SET EXERCISE A » Which lines of the records contain the string "background"? Pull out each such line, matching case exactly.

He meant that in people’s regular lives, their day-to-day actions, their day-to-day, hour-to-hour, minute-to-minute thoughts, god and religion play no role. God is no longer a significant part of the lives of people in general, as a guide to action or as a feature of our inner lives. Modern Westerners live as atheists, they think as atheists, so they actually are atheists. The fact that upon request they’ll consciously “believe in god”, like a dog salivating when it hears a bell, doesn’t change that fact.
 
We have the same decadent* phenomenon with food. Where does food comes from? Does it come from healthy soil and a stable farming culture, organic within a healthy ecology and socioeconomic environment? Or does it come from the supermarket? Most people, if specifically asked, would consciously agree that food comes from farms. But that’s not what people really think and do. In people’s regular lives, their day-to-day actions, their day-to-day, hour-to-hour, minute-to-minute thoughts, farms play no role. The possible existence (or extinction) of farms is no longer a significant part of the lives of people in general, as a guide to action or as a feature of their inner lives. People think and act as if food comes from the supermarket. The imminent lifting of New York’s fracking moratorium is a perfect example. Forget the committed fascists like Cuomo and Bloomberg – for people in general to have any doubt about fracking’s evil is to demonstrate their disbelief in farms and their compensatory faith in supermarkets.

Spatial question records
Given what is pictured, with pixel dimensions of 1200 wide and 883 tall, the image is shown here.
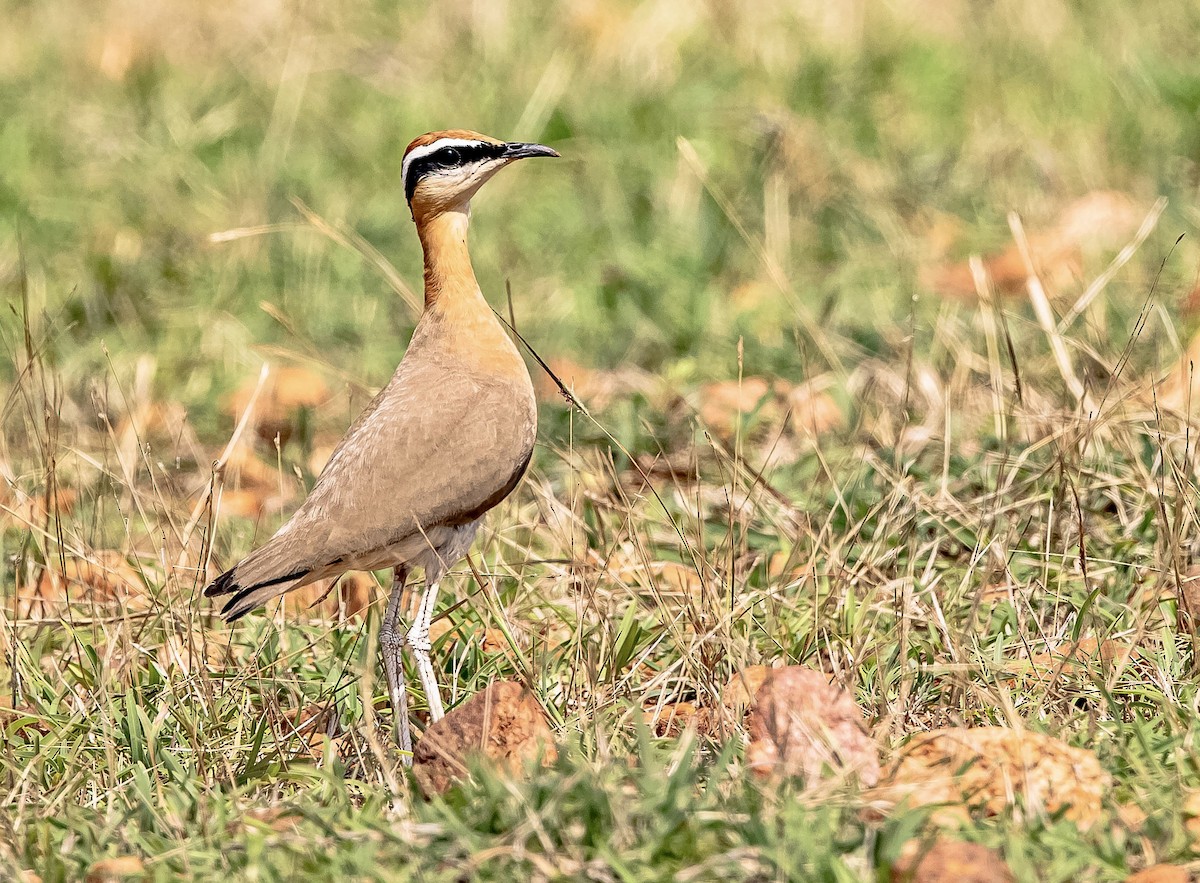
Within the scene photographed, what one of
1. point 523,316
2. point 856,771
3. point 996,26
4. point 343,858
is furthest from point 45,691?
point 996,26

--

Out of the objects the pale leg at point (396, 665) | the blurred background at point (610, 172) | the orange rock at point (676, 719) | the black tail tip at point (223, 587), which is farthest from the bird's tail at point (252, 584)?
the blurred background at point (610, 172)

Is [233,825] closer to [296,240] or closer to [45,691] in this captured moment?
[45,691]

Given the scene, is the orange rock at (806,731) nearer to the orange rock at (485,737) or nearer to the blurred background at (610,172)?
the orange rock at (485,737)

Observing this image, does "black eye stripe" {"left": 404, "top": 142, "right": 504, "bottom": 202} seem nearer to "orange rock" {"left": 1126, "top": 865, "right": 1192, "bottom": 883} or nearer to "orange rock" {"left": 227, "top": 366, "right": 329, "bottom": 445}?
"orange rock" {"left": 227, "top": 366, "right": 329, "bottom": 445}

SET EXERCISE B » Can you supply the next part of the passage about farms and supermarkets, starting after its final sentence?

EXERCISE RESPONSE A »
Out of the objects the pale leg at point (396, 665) | the blurred background at point (610, 172) | the orange rock at point (676, 719) | the black tail tip at point (223, 587), which is farthest from the bird's tail at point (252, 584)?
the blurred background at point (610, 172)
Given the scene, is the orange rock at (806,731) nearer to the orange rock at (485,737) or nearer to the blurred background at (610,172)?

EXERCISE RESPONSE B »
 
We should see supermarkets as cult shrines. At the moment they do indeed seem to produce food (at least for those who can afford it and can physically get there). But to believe, in direct defiance of all the evidence of physical energy and the environment, that these totem plots will continue to bring forth food once the farms hidden behind them perish, is a nadir of pseudo-religious compensation for people’s lost connection with the Earth.
 
Cults have often called upon their believers to relinquish all their earthly possessions and gather passively awaiting the end. In this case, we’re to relinquish all human responsibility for our very food, its production and distribution, our human right to the land, our very presence on the land, and gather passively awaiting our next feeding.
 
But while the promised end never came for other cults, the promised bounty of the supermarket cult will indeed come to a brutal end. The common thread is the failure of the cult promise. This is because food does not in fact come from the supermarket, or from the car, or from wars for oil, or from government, or from the corporate form, or from “property”, or from any of the other things people try to psychologically and spiritually substitute for the farm. I fear that many will have to learn this the hard way, since for Western humanity at large, Food is Dead.
 
That’s why the Food Sovereignty movement must be, in all ways, a completely new beginning.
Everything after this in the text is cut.